Arnon Grunberg
The Wall Street Journal,
2004-12-17
2004-12-17, The Wall Street Journal

The Story of My Baldness


Steven Zeitchik

Eccentricity, at least the kind that mixes the absurd with the poignant, has been scarce in the American novel since John Kennedy Toole's "A Confederacy of Dunces" came out 25 years ago. Since then the form has seen mostly shtickier stuff, from the self-reference of David Foster Wallace to, more recently, the in-jokiness of Dave Eggers and his McSweeney's crew.

There is apparently no such shortage in the Netherlands, where the best-selling Arnon Grunberg turns out Dutch-language novels at once wickedly funny and endearingly sympathetic -- and tinged with social insight.

Mr. Grunberg's "The Story of My Baldness" is technically a coming- of-age story, though to call it that would be like calling "Hamlet" a murder mystery. Mr. Grunberg's narrator, Marek van der Jagt (also the real name of the author, but more on that later), is a young man whose naivete is just off-kilter enough to feel authentic. He might be taken for a lighter version of Jerzy Kosinski's oblivious Chauncey Gardiner from "Being There."

Marek jumps between past and present, telling of bungled romances. He is searching, as he often reminds us, for l'amour fou, mad love, which in his case means everything from mere sex to companionate love to parental acceptance. The last one is trickier that it sounds. Marek's flamboyant mother is a caricature of the indifferent parent. At one of her son's moments of extreme vulnerability, she can only ask whether anyone has seen her cigarette lighter.
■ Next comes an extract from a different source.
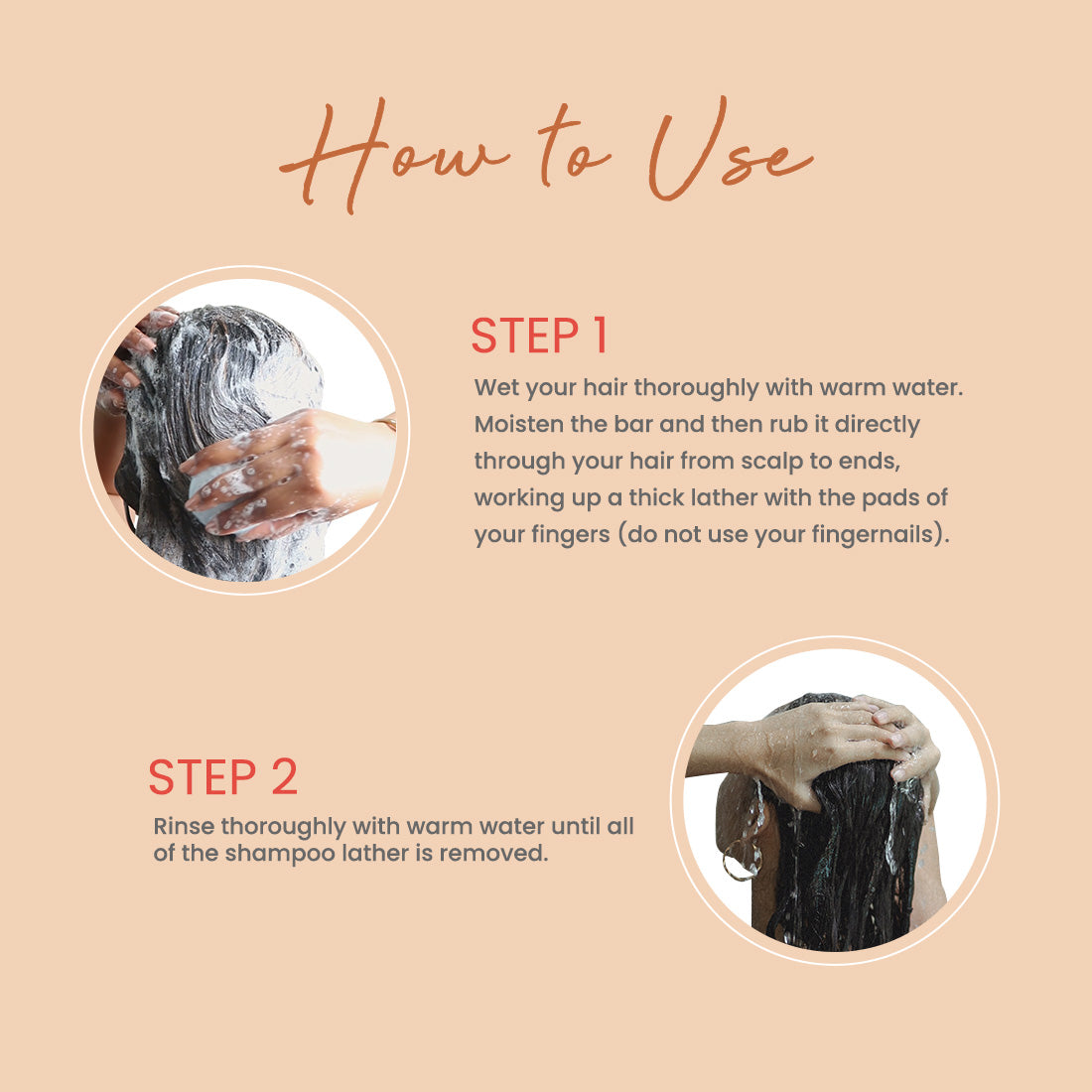 How to Use

STEP 1
Wet your hair thoroughly with warm water. Moisten the bar and then rub it directly through your hair from scalp to ends, working up a thick lather with the pads of your fingers (do not use your fingernails).

STEP 2
Rinse thoroughly with warm water until all of the shampoo lather is removed.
Marek's lovers are hardly more sensitive. One in particular, a tourist he meets in a teenage flashback, bursts out laughing when she gets a glimpse of his anatomy, or what Marek comes to call "my handicap." The handicap sends our anti-hero off in search of, well, improvement. He contemplates plastic surgery, searches for a father figure, and copes with the overbearing mother of a love interest, all in his sweet attempts to ease his shame.
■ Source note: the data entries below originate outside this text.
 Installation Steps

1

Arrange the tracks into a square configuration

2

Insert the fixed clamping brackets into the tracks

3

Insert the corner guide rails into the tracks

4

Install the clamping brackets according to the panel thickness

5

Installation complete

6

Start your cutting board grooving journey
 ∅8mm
If this sounds like a parody of Freudian theory, it should. (Mr. Grunberg even sets his story in Vienna.) But it is more than that. The painful interactions of the sensitive Marek with the uncaring world appear to be an emblem for the culture of egoism; Marek's mother is a case study in self-involvement and its destructive effect on the family.

Mr. Grunberg employs the pseudonym Marek van der Jagt so that the main character has a name that at first appears to be real and the author has a name that is, literally, fictional. What all this adds up is not clear, and Mr. Grunberg does not seem terribly concerned with figuring it out, just as he's not concerned with certain conventions of the novel form, like exposition. But the book is too whimsical to demand so strict an accounting. And Mr. Grunberg's talent for tucking philosophical nuggets into his hijinx elevates his story well above farce. "If you've been longing to hear someone's voice for a very long time," Marek wonders, "does it matter what the voice says?" If it's Mr. Grunberg's, it certainly does.